Above me, the shower spurts more hot water over my head. It runs down my body, this body that has grown around me for almost forty years, that has carried and cushioned me from a hard world. Here, a scar on my shoulder from when I scraped the rough bottom of my parents’ pool – there, above my knee, a recent red welt from where a bamboo stake pierced the skin in an over-zealous pruning expedition. I watch a drop of water travel down from my chest, pausing for some literal navel gazing around the spot where they cut me off from my mother, and follow it as it drips off the tip of my sex, landing on my toe and trickling away down the drain. I stare down at the glistening, damp patch of hair surrounding where I’d create life if ever I were to have a child. I know now, and I’ve known all my life, that I will never use it for that purpose. I won’t have children. Turning forty won’t change my thoughts on that, but it does cause pause, and wonder. It also brings up the prospect of mortality looming on a distant horizon. I’m probably about halfway there. What, if anything, will I leave behind?
SO I TOOK THE ROAD LESS TRAVELLED BY
AND I BARELY MADE IT OUT ALIVE
THROUGH THE DARKNESS SOMEHOW I SURVIVED
TOUGH LOVE – I KNEW IT FROM THE START
DEEP DOWN IN MY REBEL HEART
I’ve tried different ways of leaving a legacy, desperate attempts at not being forgotten – attention-getting antics, doing something or wearing something or writing something that wants only to be remembered. I won’t have anyone who will tell my stories later on, just what exists here, in this virtual online realm, a ghost until my host stops receiving payments, and then a page that cannot be located. One day I may only be an Error – Not Found. Then will I truly be gone? I don’t know. I don’t know how dark that place may be.
Until that darkness arrives, however, I will be here. Even if it’s futile, I’ll go down fighting. I will do my best to display a galvanized compassion, to uphold a nobility that may not even count for much in this world. Even if it doesn’t matter to anyone else, it matters to me. Maybe these words will live on, maybe they won’t, but for now, for this day and night, I am here. You are here. We are here, and we are together.
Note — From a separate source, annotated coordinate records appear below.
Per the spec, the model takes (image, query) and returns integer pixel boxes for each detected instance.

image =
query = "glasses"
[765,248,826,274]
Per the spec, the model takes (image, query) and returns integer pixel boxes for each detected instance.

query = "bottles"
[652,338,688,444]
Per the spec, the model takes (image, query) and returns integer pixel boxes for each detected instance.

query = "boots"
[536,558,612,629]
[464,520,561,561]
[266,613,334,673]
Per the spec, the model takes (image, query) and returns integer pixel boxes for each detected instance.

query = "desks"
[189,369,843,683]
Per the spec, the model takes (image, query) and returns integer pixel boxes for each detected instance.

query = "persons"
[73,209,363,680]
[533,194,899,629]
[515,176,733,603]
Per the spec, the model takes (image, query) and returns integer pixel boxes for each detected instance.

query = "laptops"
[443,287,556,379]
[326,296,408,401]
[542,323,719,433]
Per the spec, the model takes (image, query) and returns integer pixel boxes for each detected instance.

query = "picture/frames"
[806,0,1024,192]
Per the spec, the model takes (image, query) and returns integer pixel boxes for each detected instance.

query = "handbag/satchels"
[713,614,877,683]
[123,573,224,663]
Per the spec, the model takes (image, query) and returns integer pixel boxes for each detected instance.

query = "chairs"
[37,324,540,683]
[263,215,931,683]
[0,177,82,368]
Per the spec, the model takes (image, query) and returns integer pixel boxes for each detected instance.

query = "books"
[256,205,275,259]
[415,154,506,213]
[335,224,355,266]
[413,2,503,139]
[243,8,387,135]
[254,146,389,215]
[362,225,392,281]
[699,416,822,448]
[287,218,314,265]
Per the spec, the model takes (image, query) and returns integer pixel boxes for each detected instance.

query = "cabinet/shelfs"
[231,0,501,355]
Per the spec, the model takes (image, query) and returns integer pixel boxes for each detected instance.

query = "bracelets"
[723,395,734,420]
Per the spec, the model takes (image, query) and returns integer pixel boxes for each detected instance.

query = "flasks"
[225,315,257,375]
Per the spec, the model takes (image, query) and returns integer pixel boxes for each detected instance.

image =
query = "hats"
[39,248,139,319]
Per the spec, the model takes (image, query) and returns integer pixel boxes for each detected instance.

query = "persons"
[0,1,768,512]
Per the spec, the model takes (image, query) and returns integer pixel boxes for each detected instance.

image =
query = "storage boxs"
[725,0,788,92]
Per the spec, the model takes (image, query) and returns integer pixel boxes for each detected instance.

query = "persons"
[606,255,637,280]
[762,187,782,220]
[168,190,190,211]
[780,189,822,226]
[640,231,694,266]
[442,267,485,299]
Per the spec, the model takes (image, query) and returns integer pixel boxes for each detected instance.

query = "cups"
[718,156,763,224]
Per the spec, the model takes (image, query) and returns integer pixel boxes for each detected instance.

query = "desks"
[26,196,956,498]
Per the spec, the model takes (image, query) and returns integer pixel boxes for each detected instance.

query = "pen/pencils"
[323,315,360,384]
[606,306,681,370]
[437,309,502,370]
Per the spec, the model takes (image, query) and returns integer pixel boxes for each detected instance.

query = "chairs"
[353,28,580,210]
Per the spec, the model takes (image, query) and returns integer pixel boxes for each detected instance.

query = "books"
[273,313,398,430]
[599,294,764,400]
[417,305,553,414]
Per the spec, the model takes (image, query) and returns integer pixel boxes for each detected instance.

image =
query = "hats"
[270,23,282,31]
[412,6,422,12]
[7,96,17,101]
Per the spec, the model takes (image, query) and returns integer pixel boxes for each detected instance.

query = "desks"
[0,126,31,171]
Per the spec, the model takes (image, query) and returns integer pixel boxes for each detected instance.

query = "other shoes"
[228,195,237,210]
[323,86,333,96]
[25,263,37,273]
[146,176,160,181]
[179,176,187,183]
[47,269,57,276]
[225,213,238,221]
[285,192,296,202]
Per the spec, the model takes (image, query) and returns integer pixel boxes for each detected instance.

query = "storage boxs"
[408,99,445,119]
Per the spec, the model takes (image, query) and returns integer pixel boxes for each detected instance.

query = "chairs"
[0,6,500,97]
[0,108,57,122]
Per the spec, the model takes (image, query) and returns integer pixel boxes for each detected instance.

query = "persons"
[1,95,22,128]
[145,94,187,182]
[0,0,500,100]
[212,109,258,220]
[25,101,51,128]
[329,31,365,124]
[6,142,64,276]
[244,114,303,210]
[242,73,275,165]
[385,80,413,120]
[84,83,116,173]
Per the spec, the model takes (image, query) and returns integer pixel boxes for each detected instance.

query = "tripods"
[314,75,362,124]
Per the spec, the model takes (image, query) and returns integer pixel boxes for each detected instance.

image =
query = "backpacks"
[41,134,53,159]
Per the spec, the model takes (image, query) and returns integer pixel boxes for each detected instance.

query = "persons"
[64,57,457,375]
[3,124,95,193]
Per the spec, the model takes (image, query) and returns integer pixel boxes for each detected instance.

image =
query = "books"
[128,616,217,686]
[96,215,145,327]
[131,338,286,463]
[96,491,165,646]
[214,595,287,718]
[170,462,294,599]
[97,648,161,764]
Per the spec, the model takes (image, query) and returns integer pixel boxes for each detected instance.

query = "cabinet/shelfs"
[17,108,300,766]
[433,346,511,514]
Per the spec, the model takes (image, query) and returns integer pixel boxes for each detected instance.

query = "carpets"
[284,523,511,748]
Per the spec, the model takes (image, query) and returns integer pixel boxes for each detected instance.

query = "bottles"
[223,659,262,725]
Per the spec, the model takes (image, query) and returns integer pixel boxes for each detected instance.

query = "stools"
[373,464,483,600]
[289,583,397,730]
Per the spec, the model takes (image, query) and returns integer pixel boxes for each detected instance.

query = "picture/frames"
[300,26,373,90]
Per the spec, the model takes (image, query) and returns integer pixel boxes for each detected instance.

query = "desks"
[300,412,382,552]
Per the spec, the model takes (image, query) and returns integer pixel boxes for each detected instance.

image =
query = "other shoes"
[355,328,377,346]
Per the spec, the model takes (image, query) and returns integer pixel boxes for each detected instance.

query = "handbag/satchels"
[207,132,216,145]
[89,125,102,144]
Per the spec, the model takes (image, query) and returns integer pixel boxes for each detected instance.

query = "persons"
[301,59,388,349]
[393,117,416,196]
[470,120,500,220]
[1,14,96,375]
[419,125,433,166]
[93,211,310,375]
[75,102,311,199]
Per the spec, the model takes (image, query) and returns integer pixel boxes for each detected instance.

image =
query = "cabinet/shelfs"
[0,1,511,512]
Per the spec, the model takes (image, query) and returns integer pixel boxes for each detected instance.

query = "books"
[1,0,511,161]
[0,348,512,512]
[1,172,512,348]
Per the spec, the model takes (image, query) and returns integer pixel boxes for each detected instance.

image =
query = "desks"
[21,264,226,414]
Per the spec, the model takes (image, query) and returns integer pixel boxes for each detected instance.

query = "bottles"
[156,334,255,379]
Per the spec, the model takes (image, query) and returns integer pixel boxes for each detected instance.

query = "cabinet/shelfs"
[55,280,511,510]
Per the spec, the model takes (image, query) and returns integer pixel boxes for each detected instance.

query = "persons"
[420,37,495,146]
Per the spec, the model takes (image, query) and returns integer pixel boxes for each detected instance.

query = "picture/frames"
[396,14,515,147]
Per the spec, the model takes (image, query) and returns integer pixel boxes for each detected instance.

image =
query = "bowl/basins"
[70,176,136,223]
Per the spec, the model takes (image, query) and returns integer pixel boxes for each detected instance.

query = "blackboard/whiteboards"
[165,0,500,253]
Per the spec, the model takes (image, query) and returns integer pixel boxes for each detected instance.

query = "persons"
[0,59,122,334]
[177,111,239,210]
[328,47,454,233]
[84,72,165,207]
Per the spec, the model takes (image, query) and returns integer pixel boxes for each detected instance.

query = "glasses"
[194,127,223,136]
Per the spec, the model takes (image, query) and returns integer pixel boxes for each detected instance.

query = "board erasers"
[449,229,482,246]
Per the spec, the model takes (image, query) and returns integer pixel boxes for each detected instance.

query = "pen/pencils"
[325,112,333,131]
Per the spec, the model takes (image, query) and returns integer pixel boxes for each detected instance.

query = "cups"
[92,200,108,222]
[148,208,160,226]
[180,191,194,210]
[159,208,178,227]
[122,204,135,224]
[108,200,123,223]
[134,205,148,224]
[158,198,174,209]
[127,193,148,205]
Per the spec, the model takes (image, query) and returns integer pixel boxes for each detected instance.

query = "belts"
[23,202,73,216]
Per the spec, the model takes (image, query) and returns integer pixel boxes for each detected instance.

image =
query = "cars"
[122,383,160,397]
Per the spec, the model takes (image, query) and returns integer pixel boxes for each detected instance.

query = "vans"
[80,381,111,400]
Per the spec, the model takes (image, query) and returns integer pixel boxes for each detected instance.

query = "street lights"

The shower stops. The song ends. I wipe the water off of my face. Tomorrow I will be 40.
Madonna has said that ‘Rebel Heart’ is the embodiment of two sides of her personality – the rebellious controversial part, and the romantic softer side. It’s a fitting juxtaposition: a warrior is nothing without heart, and a heart cannot beat without some protection. It seems both strange and inevitable that thirty years into her game, and one day short of forty years into my life, she has become the woman warrior forging the way to the future – unstoppable, heroic, and brave.
SO I TOOK THE ROAD LESS TRAVELED BY AND I BARELY MADE IT OUT ALIVE
THROUGH THE DARKNESS SOMEHOW I SURVIVED
TOUGH LOVE – I KNEW IT FROM THE START, DEEP DOWN IN THE DEPTH OF MY REBEL HEART.
IN MY REBEL HEART… IN MY REBEL HEART.